Entretien avec Silvia Paoli, metteuse en scène


Du drame historique de Victorien Sardou, le compositeur de Tosca, avec ses librettistes, n’a conservé que l’essentiel : ces trois héros qui courent à leur perte, dans un scénario et un environnement qui, pour Silvia Paoli, doivent s’effacer derrière eux.

 

Vous souvenez-vous quand vous avez entendu Tosca pour la première fois ?


Silvia Paoli : Tosca est peut-être l’œuvre dont j’ai le plus entendu parler quand j’étais enfant. La tante de mon père, épouse de la basse Ugo Novelli, nous racontait tout le temps des histoires à mon cousin et à moi. Elle aimait tout particulièrement Puccini, sans doute fascinée par ses personnages féminins. Je me souviens que Tosca m’a beaucoup effrayée, parce qu’à travers Scarpia, c’était ma première rencontre avec un vrai « méchant ».

Il faut dire que, pour les amateurs d’opéra, les représentations de Tosca constituent un réservoir sans fin d’anecdotes et autres accidents : Tosca qui ne trouve pas le couteau et essaie d’étrangler Scarpia, les gardes qui, pour respecter à la lettre les instructions du metteur en scène de « toujours suivre Tosca », sautent dans le vide avec elle… Cette œuvre est aussi pour moi inextricablement liée à l’interprétation magistrale qu’en a donnée Maria Callas.


Quelles pistes explorez-vous pour mettre en scène cet opéra si souvent représenté ?


Il me semble que Tosca est une œuvre dans laquelle l’économie des moyens de la musique, la concision du livret qui va à l’essentiel, sont évidentes : par rapport à la pièce de Victorien Sardou, la dimension historico-politique est fortement réduite, les personnages chantent leurs passions, leurs aspirations, ils se chantent eux-mêmes. L’Histoire officielle intervient comme scénario, comme cadre dans lequel se développent et s’entrelacent les histoires privées. L’idée n’est donc pas de focaliser l’attention sur l’historicité du drame mais, au contraire, sur l’universalité des passions qui sont en jeu. Je pense que cette épure qui touche l’écriture doit être transposée au niveau de la mise en scène. Je ne crois pas que la surabondance de fioritures, la tentative de reproduction réaliste des espaces du drame contribuent à soutenir l’action. Le livret et la musique sont si efficaces qu’il n’y a pas besoin de les souligner. J’imagine un espace qui laisse les interprètes comme seuls et véritables protagonistes.


En regardant les premières inspirations visuelles que vous avez communiquées aux équipes de l’Opéra, il m’a semblé que votre lecture se centrait sur le corps des interprètes et des personnages…


Oui, en réfléchissant au livret et à l’histoire, il me semble que le corps est au centre de l’attention : le corps désire, le corps torture, le corps en fuite, le cadavre que l’on croit vivant. L’amour entre Cavaradossi et Tosca est profondément sensuel, charnel – dans l’air du troisième acte, Cavaradossi rappelle les doux baisers et les caresses languissantes –, Scarpia tire sa jouissance de la torture et de la violence sur les corps, le deuxième acte se termine par le cadavre de Scarpia, le troisième avec celui de Cavaradossi et la fuite de Tosca… Cette centralité du corps nous conduit nécessairement à synthétiser l’espace pour faire ressortir l’humain et le raconter dans toute sa fragilité : la précarité de l’être, le mal qui ne laisse aucune issue, le pouvoir corrompu.


Vous avez également dit que votre Tosca pourrait tout aussi bien s’intituler Scarpia tant il en est le personnage principal de votre projet…


Le personnage de Scarpia s’impose dans l’opéra dès les premières notes : les accords initiaux a tutta forza introduisent son leitmotiv bien avant qu’il n’apparaisse sur scène.
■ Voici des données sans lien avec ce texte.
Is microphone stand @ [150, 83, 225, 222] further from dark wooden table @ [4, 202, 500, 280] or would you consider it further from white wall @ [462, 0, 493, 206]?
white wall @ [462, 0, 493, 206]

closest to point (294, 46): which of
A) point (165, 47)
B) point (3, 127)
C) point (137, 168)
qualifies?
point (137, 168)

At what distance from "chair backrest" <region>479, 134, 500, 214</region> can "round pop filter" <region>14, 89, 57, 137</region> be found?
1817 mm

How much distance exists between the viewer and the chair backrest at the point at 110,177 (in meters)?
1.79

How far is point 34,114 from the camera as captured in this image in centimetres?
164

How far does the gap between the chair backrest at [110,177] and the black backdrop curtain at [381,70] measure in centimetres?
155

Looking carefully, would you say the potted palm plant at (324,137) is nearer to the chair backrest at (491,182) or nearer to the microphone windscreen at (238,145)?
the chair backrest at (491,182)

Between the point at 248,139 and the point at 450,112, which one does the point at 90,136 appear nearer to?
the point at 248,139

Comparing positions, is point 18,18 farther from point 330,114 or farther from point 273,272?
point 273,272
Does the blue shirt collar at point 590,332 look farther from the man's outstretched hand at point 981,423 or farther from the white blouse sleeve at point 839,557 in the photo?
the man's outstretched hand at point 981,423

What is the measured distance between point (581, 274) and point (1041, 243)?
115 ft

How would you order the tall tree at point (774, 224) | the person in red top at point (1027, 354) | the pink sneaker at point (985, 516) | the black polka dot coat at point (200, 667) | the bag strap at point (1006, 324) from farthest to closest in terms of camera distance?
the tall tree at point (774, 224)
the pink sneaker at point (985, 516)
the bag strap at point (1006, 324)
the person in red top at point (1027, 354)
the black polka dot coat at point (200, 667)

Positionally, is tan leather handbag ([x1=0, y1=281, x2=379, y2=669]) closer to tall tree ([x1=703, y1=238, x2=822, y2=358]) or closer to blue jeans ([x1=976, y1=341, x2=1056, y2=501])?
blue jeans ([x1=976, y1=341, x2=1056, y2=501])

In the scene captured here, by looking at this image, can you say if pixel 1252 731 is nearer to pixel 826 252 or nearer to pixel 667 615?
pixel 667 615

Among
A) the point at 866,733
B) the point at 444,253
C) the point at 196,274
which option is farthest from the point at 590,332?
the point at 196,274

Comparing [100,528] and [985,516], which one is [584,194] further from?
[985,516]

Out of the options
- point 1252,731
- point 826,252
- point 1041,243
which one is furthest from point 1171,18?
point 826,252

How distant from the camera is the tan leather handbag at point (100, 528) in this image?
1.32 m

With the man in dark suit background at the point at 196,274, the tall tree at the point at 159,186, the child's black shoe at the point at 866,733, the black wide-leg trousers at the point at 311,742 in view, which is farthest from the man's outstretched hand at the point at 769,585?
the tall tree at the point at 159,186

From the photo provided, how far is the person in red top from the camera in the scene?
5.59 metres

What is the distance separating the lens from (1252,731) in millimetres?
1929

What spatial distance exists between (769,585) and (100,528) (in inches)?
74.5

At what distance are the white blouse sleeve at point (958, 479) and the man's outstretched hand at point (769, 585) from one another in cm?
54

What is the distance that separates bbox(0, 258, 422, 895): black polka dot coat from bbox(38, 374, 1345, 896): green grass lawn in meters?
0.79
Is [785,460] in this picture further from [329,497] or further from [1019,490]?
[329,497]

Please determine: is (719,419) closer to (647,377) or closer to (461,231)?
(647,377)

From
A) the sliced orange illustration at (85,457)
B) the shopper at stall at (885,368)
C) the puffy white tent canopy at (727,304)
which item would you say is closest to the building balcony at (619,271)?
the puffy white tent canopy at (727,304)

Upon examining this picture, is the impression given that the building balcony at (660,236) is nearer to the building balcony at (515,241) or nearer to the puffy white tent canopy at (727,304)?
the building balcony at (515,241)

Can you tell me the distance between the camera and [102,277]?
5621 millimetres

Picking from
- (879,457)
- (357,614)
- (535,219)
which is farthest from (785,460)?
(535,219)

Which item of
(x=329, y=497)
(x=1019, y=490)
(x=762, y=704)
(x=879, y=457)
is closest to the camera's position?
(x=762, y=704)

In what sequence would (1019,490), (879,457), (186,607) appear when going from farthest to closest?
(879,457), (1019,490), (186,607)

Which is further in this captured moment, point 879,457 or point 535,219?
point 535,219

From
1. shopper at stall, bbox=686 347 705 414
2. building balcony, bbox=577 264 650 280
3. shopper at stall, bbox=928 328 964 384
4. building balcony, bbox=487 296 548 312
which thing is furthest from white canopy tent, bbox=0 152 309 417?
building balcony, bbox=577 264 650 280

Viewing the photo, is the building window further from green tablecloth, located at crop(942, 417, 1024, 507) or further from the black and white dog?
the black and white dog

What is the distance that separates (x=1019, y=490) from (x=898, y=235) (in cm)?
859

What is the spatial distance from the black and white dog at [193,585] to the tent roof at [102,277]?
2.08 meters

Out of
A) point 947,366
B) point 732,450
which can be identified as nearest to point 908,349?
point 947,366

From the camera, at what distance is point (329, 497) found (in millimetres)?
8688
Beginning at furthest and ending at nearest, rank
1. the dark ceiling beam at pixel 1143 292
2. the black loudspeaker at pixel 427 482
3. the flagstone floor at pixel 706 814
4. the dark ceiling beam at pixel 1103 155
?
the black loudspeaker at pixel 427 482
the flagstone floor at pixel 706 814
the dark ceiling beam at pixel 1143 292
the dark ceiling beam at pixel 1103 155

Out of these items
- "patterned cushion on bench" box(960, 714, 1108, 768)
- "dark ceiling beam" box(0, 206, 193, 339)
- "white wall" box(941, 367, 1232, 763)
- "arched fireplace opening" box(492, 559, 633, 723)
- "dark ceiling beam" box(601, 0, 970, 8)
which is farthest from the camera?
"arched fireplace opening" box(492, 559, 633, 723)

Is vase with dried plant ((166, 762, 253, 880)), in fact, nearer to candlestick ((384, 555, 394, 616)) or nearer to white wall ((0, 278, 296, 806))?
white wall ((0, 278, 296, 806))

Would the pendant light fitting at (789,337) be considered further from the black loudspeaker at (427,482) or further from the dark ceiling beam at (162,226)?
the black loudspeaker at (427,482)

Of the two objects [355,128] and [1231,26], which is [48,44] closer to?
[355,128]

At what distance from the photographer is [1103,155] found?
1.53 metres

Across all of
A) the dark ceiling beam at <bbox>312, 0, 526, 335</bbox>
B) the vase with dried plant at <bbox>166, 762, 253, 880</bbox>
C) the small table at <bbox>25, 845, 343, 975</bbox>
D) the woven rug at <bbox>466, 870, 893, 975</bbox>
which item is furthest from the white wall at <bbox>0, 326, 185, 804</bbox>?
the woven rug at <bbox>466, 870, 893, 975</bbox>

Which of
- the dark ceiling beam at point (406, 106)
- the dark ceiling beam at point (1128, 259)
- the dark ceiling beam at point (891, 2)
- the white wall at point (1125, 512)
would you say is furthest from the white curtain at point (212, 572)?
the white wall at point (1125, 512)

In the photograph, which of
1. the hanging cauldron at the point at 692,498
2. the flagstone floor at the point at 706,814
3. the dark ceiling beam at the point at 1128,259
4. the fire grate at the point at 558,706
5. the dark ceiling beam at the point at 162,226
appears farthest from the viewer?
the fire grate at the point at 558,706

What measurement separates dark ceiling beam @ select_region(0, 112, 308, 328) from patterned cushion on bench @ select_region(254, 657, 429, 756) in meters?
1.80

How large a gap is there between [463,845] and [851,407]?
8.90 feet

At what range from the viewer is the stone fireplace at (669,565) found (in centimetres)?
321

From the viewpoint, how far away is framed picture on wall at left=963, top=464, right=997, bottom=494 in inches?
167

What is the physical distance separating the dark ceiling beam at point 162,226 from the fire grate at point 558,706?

Musicalement, il est présent jusqu’à la fin : au troisième acte, il est physiquement absent mais il continue de hanter le drame et d’influencer l’action. Les derniers mots de Tosca lui sont adressés. Il est le moteur de l’histoire et un exemple de pur mal. Porteur d’un érotisme pervers et sadique, son action ne trouve aucune justification politique : il se dévoue tout entier à son intérêt personnel, a sa vie privée, a la poursuite de son bon plaisir qui consiste à tirer de la joie de la souffrance des autres. Il souille tout ce qui est à sa portée. C’est un satyre fanatique, l’incarnation même de l’abus de pouvoir, ce pouvoir qui ne semble jamais lui suffire. C’est précisément la pureté de ce mal qui fait de lui un personnage dramatique d’une grande cohérence. 



Propos recueillis par Simon Hatab, reproduits avec l’aimable autorisation de l’Opéra national de Lorraine.